Lines of data
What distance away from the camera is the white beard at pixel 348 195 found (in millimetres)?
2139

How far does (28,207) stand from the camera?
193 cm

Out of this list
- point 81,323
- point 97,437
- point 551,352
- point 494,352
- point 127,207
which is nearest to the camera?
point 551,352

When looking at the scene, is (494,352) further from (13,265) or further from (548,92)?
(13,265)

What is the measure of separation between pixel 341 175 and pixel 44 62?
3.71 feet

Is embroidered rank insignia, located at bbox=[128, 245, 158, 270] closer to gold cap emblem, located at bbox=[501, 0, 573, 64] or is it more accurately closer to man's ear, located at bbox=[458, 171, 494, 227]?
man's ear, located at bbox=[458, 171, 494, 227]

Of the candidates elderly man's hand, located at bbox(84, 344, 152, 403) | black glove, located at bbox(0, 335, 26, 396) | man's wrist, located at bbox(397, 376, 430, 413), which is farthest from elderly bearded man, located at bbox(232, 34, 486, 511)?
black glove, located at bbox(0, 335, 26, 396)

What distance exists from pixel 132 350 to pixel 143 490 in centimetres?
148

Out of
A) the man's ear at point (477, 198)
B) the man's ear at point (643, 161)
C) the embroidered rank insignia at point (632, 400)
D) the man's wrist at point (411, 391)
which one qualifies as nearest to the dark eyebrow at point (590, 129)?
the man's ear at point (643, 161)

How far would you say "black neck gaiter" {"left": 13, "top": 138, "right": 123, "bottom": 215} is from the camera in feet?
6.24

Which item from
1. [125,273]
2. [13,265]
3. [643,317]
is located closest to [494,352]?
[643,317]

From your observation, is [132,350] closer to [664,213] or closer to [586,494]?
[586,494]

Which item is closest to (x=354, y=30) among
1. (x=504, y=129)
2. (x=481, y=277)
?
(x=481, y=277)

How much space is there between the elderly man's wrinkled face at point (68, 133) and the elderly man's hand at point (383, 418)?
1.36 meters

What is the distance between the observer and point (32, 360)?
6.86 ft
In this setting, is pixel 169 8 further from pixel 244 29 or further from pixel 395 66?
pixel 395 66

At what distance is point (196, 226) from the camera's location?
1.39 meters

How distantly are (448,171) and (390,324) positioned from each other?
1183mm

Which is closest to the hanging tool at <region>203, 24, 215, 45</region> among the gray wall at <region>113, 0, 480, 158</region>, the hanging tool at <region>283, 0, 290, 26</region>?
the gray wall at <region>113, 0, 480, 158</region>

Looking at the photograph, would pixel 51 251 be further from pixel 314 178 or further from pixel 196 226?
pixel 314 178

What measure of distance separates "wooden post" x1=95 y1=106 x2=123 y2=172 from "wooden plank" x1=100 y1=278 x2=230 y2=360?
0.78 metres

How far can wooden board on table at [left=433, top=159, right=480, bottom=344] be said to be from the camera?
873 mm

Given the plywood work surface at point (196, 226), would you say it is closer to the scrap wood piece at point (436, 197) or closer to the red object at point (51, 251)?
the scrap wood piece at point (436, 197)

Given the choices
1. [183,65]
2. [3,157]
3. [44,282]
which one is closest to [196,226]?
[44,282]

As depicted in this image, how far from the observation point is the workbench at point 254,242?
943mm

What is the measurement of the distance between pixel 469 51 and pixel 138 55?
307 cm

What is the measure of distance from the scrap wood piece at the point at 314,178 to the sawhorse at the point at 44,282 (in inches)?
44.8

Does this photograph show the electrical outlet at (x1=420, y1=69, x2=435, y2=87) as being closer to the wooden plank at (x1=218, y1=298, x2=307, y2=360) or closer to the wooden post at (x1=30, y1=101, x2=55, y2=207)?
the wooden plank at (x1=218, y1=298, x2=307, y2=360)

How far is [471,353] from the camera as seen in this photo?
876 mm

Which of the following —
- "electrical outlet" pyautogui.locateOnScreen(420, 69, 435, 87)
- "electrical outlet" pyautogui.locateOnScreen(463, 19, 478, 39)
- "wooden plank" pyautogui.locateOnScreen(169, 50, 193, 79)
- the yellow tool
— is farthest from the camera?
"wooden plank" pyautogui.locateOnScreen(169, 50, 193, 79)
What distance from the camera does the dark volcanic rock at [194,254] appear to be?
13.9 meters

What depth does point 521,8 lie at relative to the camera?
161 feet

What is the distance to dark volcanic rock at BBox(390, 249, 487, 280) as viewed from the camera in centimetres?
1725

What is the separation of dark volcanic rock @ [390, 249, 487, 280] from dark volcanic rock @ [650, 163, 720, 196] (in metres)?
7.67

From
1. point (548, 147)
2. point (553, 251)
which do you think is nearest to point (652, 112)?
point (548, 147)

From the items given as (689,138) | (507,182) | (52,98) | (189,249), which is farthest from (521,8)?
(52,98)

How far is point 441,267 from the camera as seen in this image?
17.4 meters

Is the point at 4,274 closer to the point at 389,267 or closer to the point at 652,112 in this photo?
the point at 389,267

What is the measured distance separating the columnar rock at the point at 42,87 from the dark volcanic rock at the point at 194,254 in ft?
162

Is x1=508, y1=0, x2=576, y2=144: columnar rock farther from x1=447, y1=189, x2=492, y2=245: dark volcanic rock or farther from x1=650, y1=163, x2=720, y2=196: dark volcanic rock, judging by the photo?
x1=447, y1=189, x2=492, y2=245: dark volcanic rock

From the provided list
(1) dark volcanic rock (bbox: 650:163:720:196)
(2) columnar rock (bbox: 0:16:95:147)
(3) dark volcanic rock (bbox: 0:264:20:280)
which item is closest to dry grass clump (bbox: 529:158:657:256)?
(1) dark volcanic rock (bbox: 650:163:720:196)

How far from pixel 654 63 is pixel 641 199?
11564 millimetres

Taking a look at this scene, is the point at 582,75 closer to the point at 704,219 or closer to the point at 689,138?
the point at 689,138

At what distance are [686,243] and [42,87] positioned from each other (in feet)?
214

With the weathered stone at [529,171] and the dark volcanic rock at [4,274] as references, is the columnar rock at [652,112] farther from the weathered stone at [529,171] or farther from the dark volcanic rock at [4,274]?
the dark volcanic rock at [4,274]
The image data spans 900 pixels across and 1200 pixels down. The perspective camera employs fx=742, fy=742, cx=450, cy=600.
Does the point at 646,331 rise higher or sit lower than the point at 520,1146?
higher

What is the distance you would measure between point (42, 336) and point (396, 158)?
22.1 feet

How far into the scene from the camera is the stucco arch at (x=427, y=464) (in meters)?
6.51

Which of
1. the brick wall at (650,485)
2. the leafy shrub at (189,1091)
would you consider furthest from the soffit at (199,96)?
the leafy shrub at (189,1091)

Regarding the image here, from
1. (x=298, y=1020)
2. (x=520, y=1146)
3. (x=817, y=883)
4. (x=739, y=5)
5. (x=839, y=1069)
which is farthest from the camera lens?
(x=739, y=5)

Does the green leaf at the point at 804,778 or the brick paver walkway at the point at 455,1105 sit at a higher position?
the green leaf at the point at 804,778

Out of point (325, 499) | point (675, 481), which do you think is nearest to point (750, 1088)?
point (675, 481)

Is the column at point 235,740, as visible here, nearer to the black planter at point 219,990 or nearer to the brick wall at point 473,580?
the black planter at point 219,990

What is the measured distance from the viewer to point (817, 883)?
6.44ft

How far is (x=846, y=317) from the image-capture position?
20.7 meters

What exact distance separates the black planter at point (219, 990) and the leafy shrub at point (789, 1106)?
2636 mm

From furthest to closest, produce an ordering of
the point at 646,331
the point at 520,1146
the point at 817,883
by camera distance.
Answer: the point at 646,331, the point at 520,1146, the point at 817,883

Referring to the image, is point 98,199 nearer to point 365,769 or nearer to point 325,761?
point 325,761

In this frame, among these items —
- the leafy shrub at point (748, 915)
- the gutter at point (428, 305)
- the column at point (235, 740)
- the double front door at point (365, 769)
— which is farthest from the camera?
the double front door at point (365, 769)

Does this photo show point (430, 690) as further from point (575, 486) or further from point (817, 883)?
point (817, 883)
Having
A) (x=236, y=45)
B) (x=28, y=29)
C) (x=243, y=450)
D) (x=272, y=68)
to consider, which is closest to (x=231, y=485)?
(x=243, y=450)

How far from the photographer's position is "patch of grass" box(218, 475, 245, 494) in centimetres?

▶ [Description of the task]:
Transcribe, without any change, the stretch of the records from the line containing "Regarding the image here, from" through the line containing "20.7 meters", including both of those lines.

▶ [Answer to the task]:
Regarding the image here, from
1. (x=298, y=1020)
2. (x=520, y=1146)
3. (x=817, y=883)
4. (x=739, y=5)
5. (x=839, y=1069)
which is farthest from the camera lens?
(x=739, y=5)

Does the green leaf at the point at 804,778 or the brick paver walkway at the point at 455,1105 sit at a higher position?
the green leaf at the point at 804,778

Out of point (325, 499) | point (675, 481), which do you think is nearest to point (750, 1088)?
point (675, 481)

Is the column at point 235,740, as visible here, nearer to the black planter at point 219,990 or nearer to the brick wall at point 473,580?
the black planter at point 219,990

What is the measured distance from the viewer to point (817, 883)?
6.44ft

How far is (x=846, y=317) from the image-capture position?
20.7 meters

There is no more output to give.